In the article on the global minimum corporate tax deal, how much new revenue does the OECD say countries would collect each year from the minimum rate?

> **Page extract**
════════════════

Moreover, the 15 percent floor agreed is well below a corporate tax rate that averages around 23.5 percent in industrialized countries.

“Establishing, for the first time in history, a strong global minimum tax will finally even the playing field for American workers and taxpayers, along with the rest of the world,” Biden said in a statement.

The deal aims to stop large firms booking profits in low-tax countries such as Ireland regardless of where their clients are

Out of the 140 countries involved, 136 supported the deal, with Kenya, Nigeria, Pakistan, and Sri Lanka abstaining for now.

The Paris-based Organisation for Economic Cooperation and Development (OECD), which has been leading the talks, said that the deal would cover 90 percent of the global economy.

But with the ink barely dry, some countries were already raising concerns about implementing the deal (pdf).

The Swiss finance ministry demanded in a statement that the interests of small economies be taken into account and said that the 2023 implementation date was impossible, while Poland, which has concerns over the impact on foreign investors, said it would keep working on the deal.

Central to the agreement is a minimum corporate tax rate of 15 percent and allowing governments to tax a greater share of foreign multinationals’ profits.

The OECD said that the minimum rate would see countries collect around $150 billion in new revenues annually while taxing rights on more than $125 billion of profit would be shifted to countries where big multinationals earn their income.

Ireland, Estonia, and Hungary, all low tax countries, dropped their objections this week as a compromise emerged on a deduction from the minimum rate for multinationals with real physical business activities abroad.

While Kenya, Nigeria, and Sri Lanka did not back a previous version of the deal, Pakistan’s abstention came as a surprise, one official briefed on the talks said. India also had qualms up to the last minute, but ultimately backed the deal, they added.

Companies with real assets and payrolls in a country can ensure some of their income avoids the new minimum tax rate. The level of the exemption tapers over a 10-year period.

The OECD said that the deal would next go to the Group of 20 economic powers to formally endorse at a finance ministers’ meeting in Washington on Oct. 13 and then on to a G-20 leaders summit at the end of the month in Rome for final approval.

There remains some question about the U.S. position, which depends in part on domestic tax reform negotiations in Congress.

Countries that back the deal are supposed to bring it onto their law books next year so that it can take effect from 2023, which many officials have said is extremely tight.

French Finance Minister Bruno Le Maire said Paris would use its European Union presidency during the first half of 2022 to translate the agreement into law across the 27-nation bloc.

════════════════

> **Information shown**
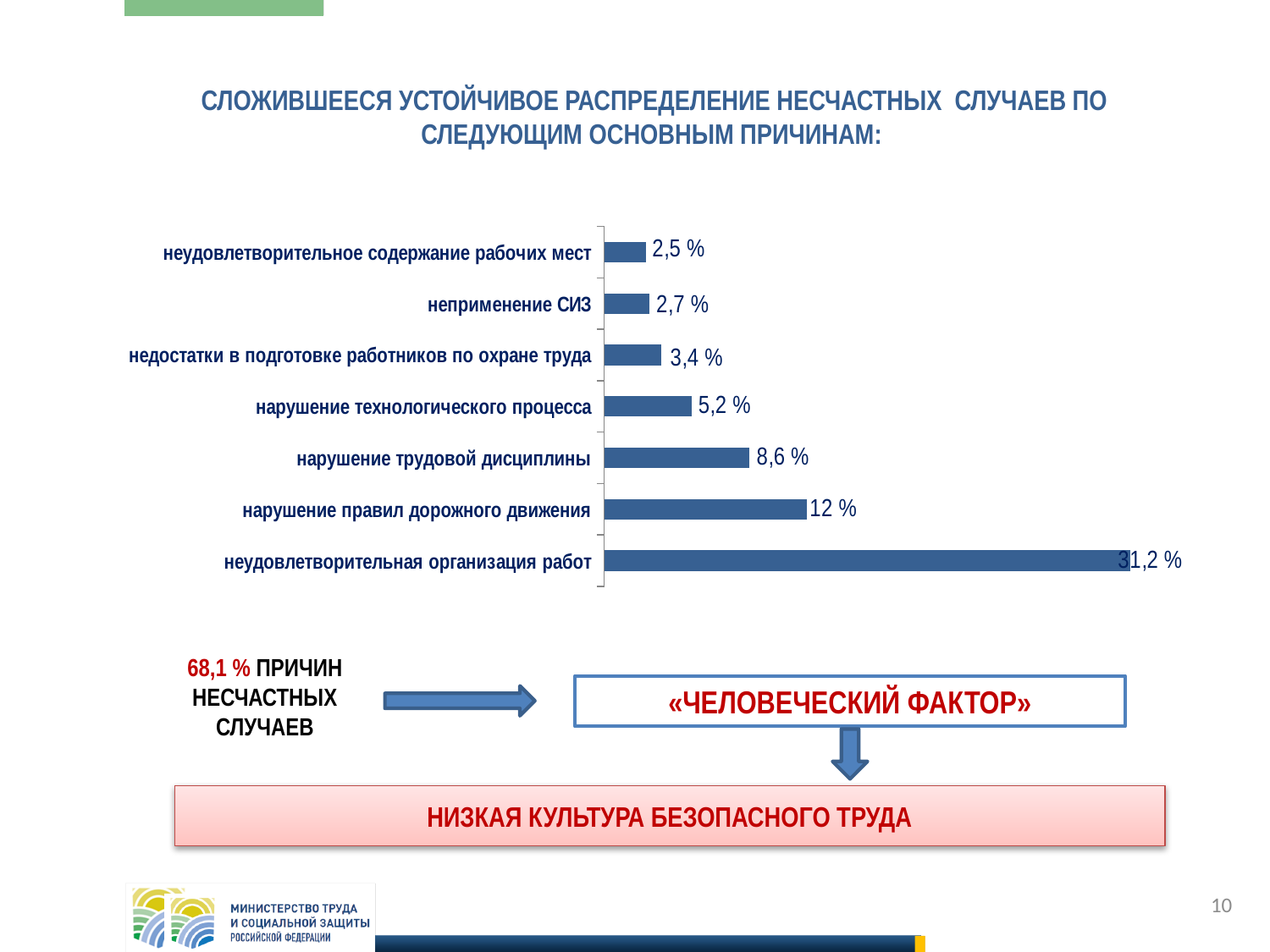
What is the value for «неприменение СИЗ»? 2,7 % Which category has the highest value? неудовлетворительная организация работ What is the value for «неудовлетворительная организация работ»? 31,2 % Which is larger: «нарушение технологического процесса» or «неприменение СИЗ»? нарушение технологического процесса What is the value for «нарушение трудовой дисциплины»? 8,6 % What is the difference between «неудовлетворительная организация работ» and «нарушение правил дорожного движения»? 19,2 % Which category has the lowest value? неудовлетворительное содержание рабочих мест What kind of chart is shown on the slide? bar chart What is the value for «недостатки в подготовке работников по охране труда»? 3,4 % How many categories are shown in the chart? 7 What is the value for «нарушение правил дорожного движения»? 12 % What is the difference between «нарушение трудовой дисциплины» and «нарушение технологического процесса»? 3,4 %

════════════════

> **Task result**
Around $150 billion a year.